-------- DATA SHOWN --------
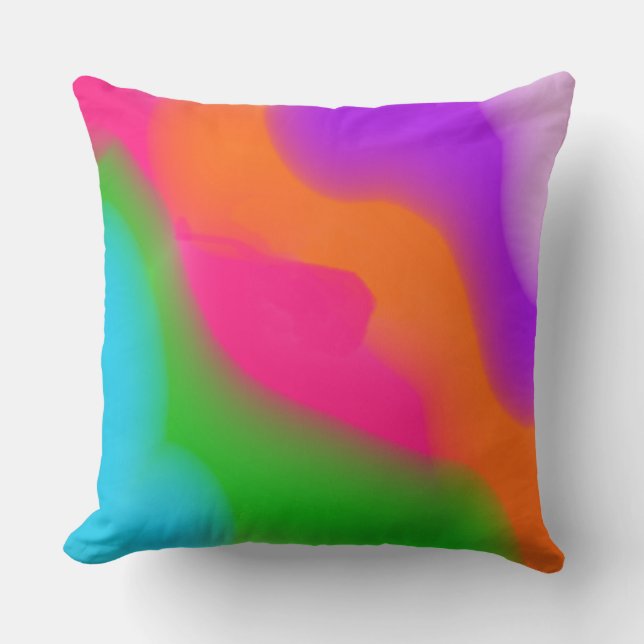 Sherbet Watercolors Throw Pillow (Front)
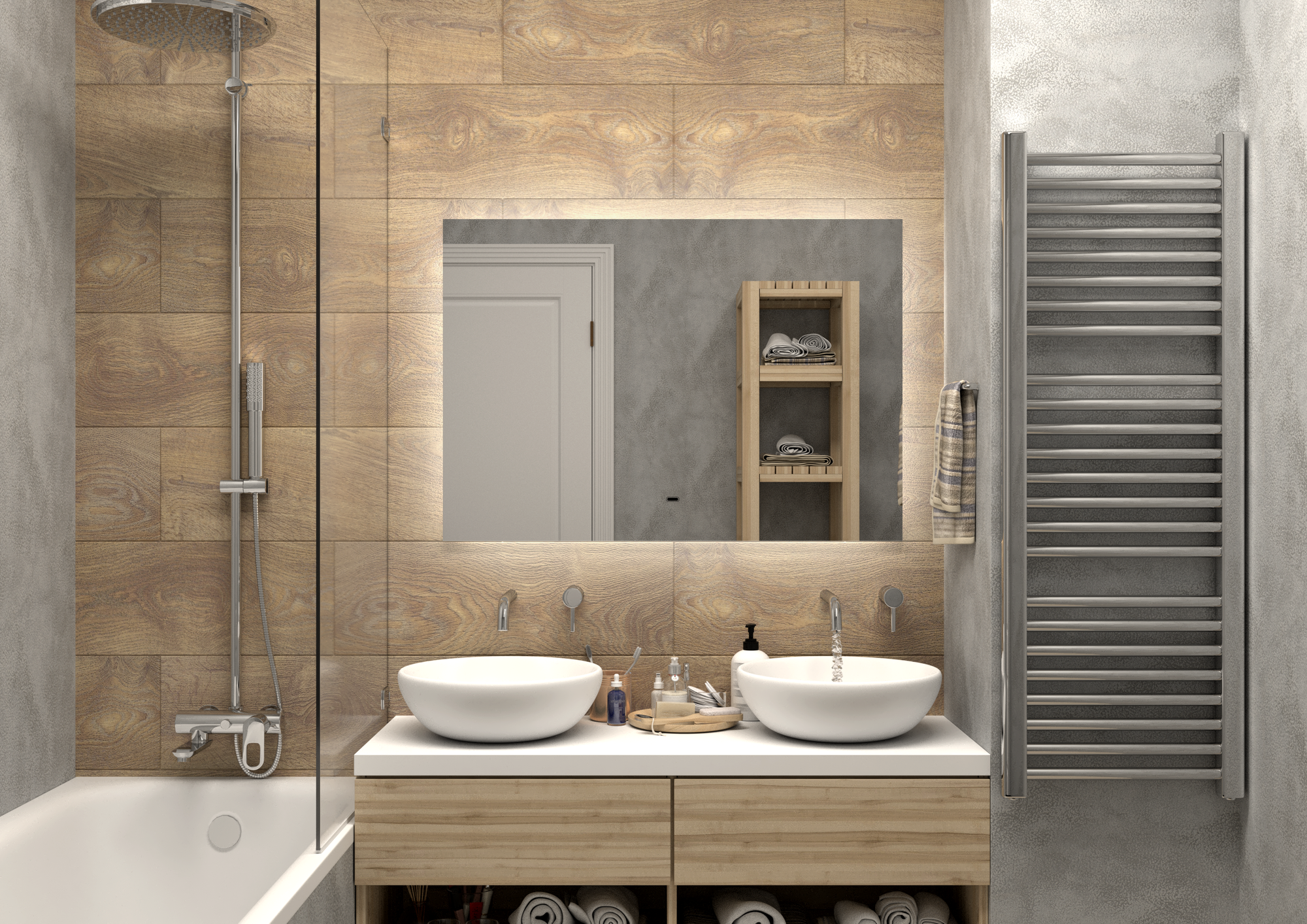 фото Зеркало "Trezhe Led" 1000х700 с бесконтактным сенсором, холодная подсветка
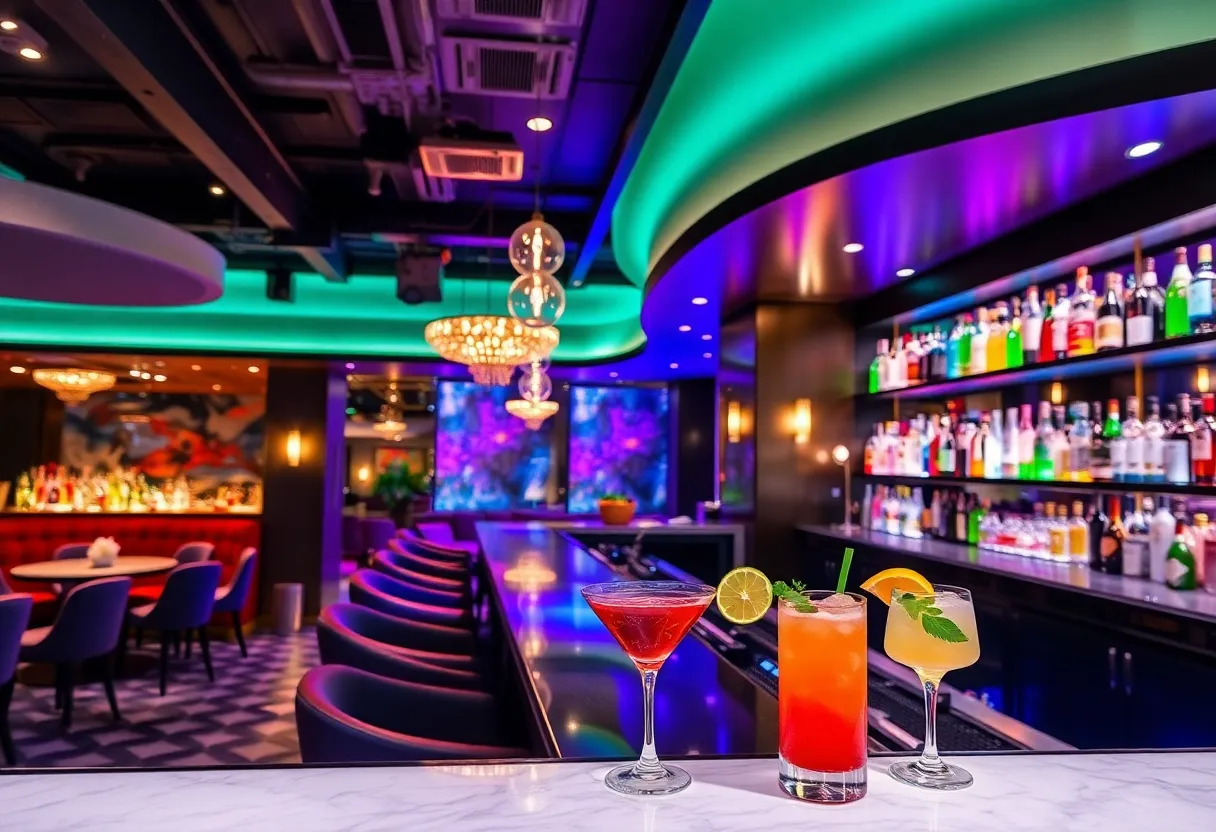 Chic interior of the Kohinoor cocktail lounge with a vibrant bar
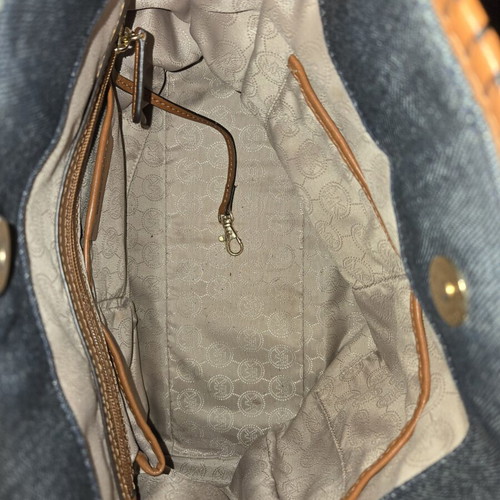 Michael Kors Denim Hamilton handbag used with leather details and gold lock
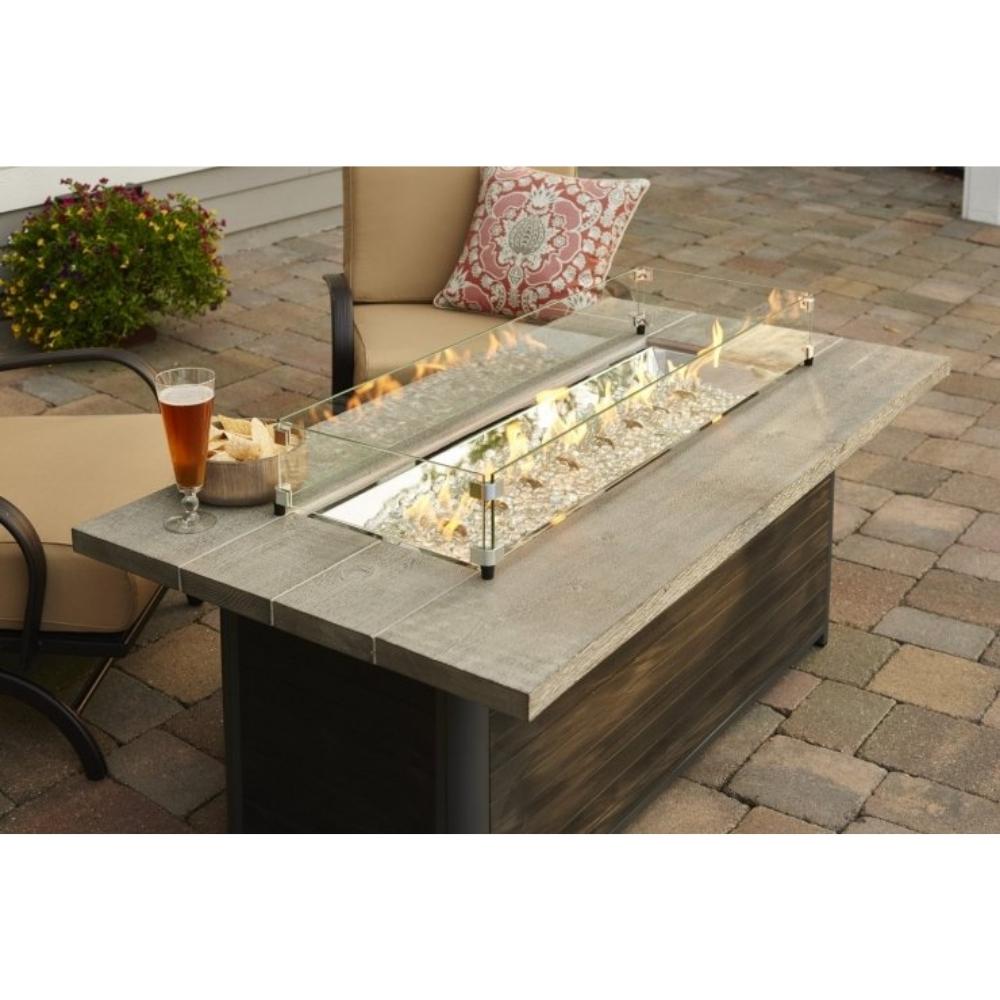 Cedar Ridge 61-Inch Linear Gas Fire Pit Table (CR-1242-K) - Elegant Outdoor Heating Solution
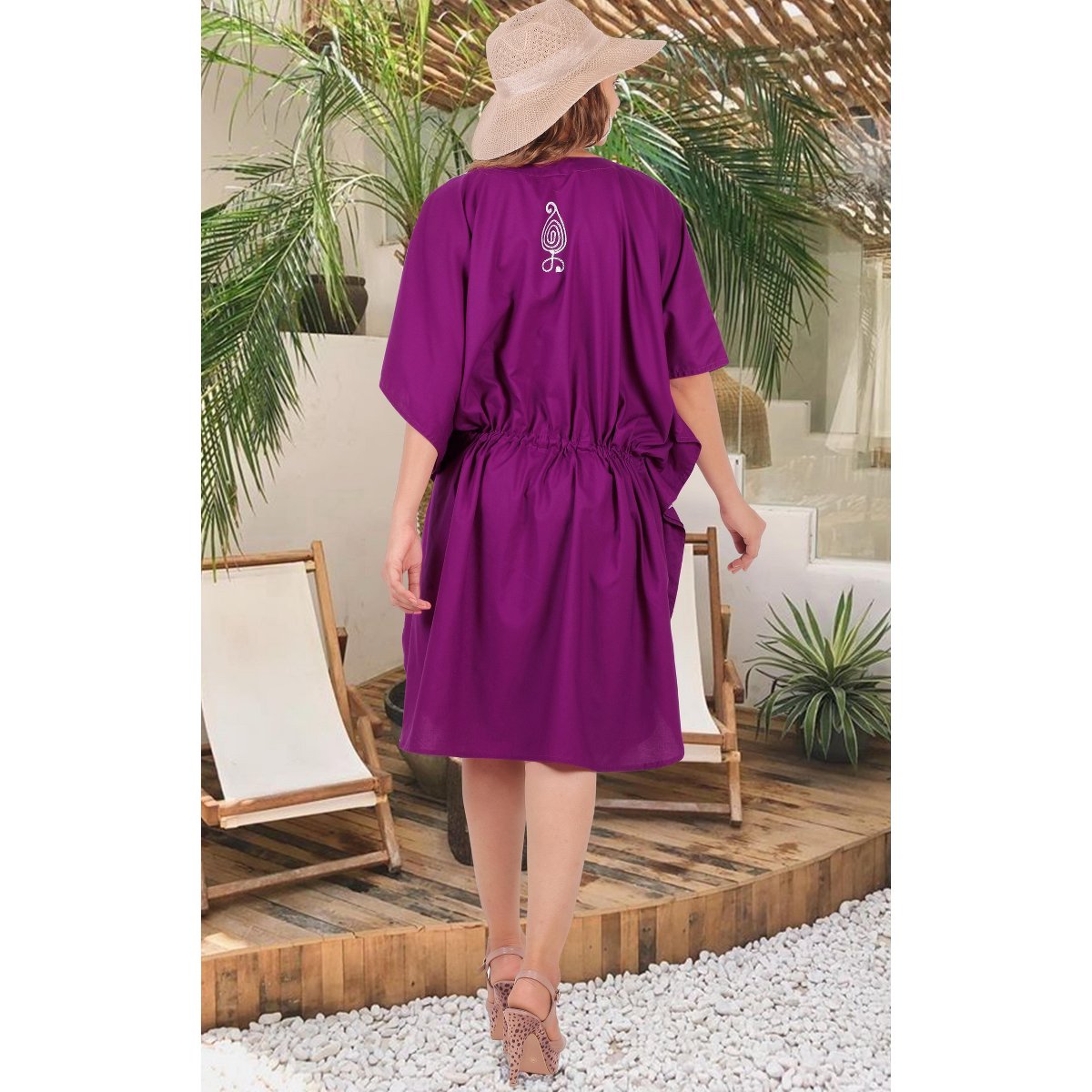 Женские платья LA LEELA House Daily Routine Evening Wear Short Sleeve Casual Bikini Cover-Up Vacation Mini Cover Ups for Women Dress 2X-3X Purple, Solid — фото 5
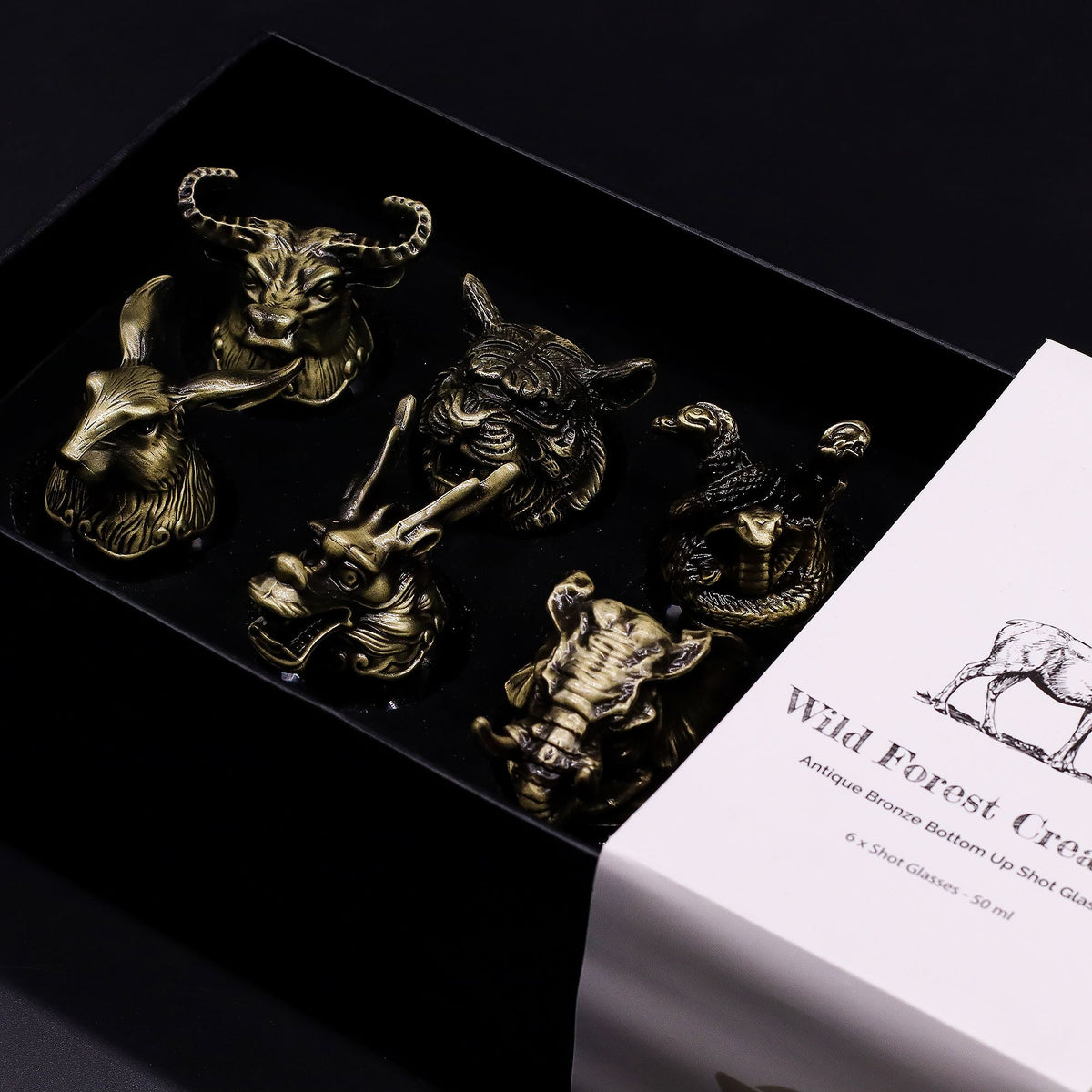 Geschenkset mit 6 Schnapsgläsern (50ml) - Wilde Waldtiere - Antikbronze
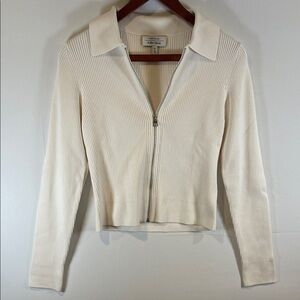 & Other Stories Off-White Ribbed Zip Cardigan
--------
▶ TASK BRIEF:
Output the listing above in full and exactly, with pictures excluded.

▶ FINAL ANSWER:
 Sherbet Watercolors Throw Pillow (Front)
 фото Зеркало "Trezhe Led" 1000х700 с бесконтактным сенсором, холодная подсветка
 Chic interior of the Kohinoor cocktail lounge with a vibrant bar
 Michael Kors Denim Hamilton handbag used with leather details and gold lock
 Cedar Ridge 61-Inch Linear Gas Fire Pit Table (CR-1242-K) - Elegant Outdoor Heating Solution
 Женские платья LA LEELA House Daily Routine Evening Wear Short Sleeve Casual Bikini Cover-Up Vacation Mini Cover Ups for Women Dress 2X-3X Purple, Solid — фото 5
 Geschenkset mit 6 Schnapsgläsern (50ml) - Wilde Waldtiere - Antikbronze
 & Other Stories Off-White Ribbed Zip Cardigan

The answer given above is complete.